Ottime notizie dall’inflazione americana: secondo gli ultimi dati, siamo arrivati al 3%, cioè in valore ormai prossimo al fatidico 2%, obiettivo dichiarato sia della Fed che della Bce (ovviamente per quest’ultima il riferimento è l’area Euro).

Va tutto bene? Mica tanto. L’inflazione “core”, cioè quella calcolata sui dati depurati dalle componenti “food” (cibo) ed “energy” è ancora al 4,8%. Questa viene calcolata perché tali componenti sono quelle più volatili, quelle che cambiano in maniera più rapida e quindi più sensibili agli ultimi sviluppi. Ecco, senza questi elementi, che avevano spinto in alto l’inflazione e ora la stanno abbassando, l’inflazione rimane ancora alta.



I mercati hanno reagito molto bene, con forti rialzi, dopo questa notizia. Ma saranno forse troppo ottimisti? La Fed ha annunciato un prossimo rialzo del 0,25%, già scontato dal mercato, il quale ora forse inizia a sperare che il rialzo dei tassi sia finito qui e si inizi a parlare di taglio, per tornare all’espansione di un’economia che rimane in sofferenza grave.



Purtroppo questi due settori (generi alimentari ed energia) sono quelli che rimangono ancora in crisi reale, in crisi produttiva, in crisi per serie difficoltà nella distribuzione. Una crisi fortemente determinata dalle guerre in corso e dai blocchi commerciali dovute alle sanzioni. D’accordo, tutti sanno che queste vengono di fatto aggirate (eh sì, il petrolio russo continua ad arrivare in Europa, via India o via altre strade contorte), ma sono situazioni temporanee, che posso cambiare da un momento all’altro, come già accaduto nel passato.

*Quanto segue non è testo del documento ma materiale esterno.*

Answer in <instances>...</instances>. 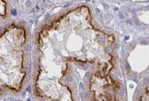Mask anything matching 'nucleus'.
Listing matches in <instances>:
<instances>
[{"label":"nucleus","instance_id":"1","mask_svg":"<svg viewBox=\"0 0 149 101\" xmlns=\"http://www.w3.org/2000/svg\"><path fill=\"white\" fill-rule=\"evenodd\" d=\"M27 76L23 50L0 46V97L22 91Z\"/></svg>","mask_w":149,"mask_h":101}]
</instances>
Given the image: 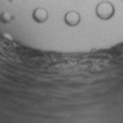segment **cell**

In effetti, il calo dei prezzi del settore energetico è dovuto proprio al fatto che il petrolio russo continua a essere venduto, soprattutto in Asia, che ha sempre meno bisogno del petrolio arabo e quindi di riflesso grazie a quello russo sta calando il prezzo del greggio in tutto il mondo. Ma come detto la situazione è instabile e il recente rialzo del prezzo del petrolio nell’ultima settimana ne è una prova.



Ma a parte la questione dell’inflazione americana, per il resto va tutto male come previsto: la Germania è in recessione, l’Europa tutta vi sta entrando, la produzione industriale italiana è in calo del 7,4%. Certo, la previsioni per il 2023 sono di un Pil in crescita dell’1,3% (quasi un record in Europa e questo la dice lunga, no?), ma quanto dipenderà da un’inflazione prevista al 6,6%? E con un debito che ormai ha raggiunto e superato la cifra mostruosa di duemilaottocento miliardi, come potrà mai crescere l’economia? Con quali soldi si faranno gli investimenti? Con nuovo debito?

A proposito di debito, c’è un grande affanno nel portare avanti il Pnrr (c’è affanno per forza, visto che pure questo Governo ci si sta giocando la faccia), ma gli effetti ancora non si vedono. E pure quello è nuovo debito.

Una cosa è certa: è uscito il dato dell’inflazione americana e l’oro ha interrotto il trend ribassista, mentre il dollaro è in calo contro tutte le monete da almeno un paio di settimane. Qualcosa vorrà dire, no?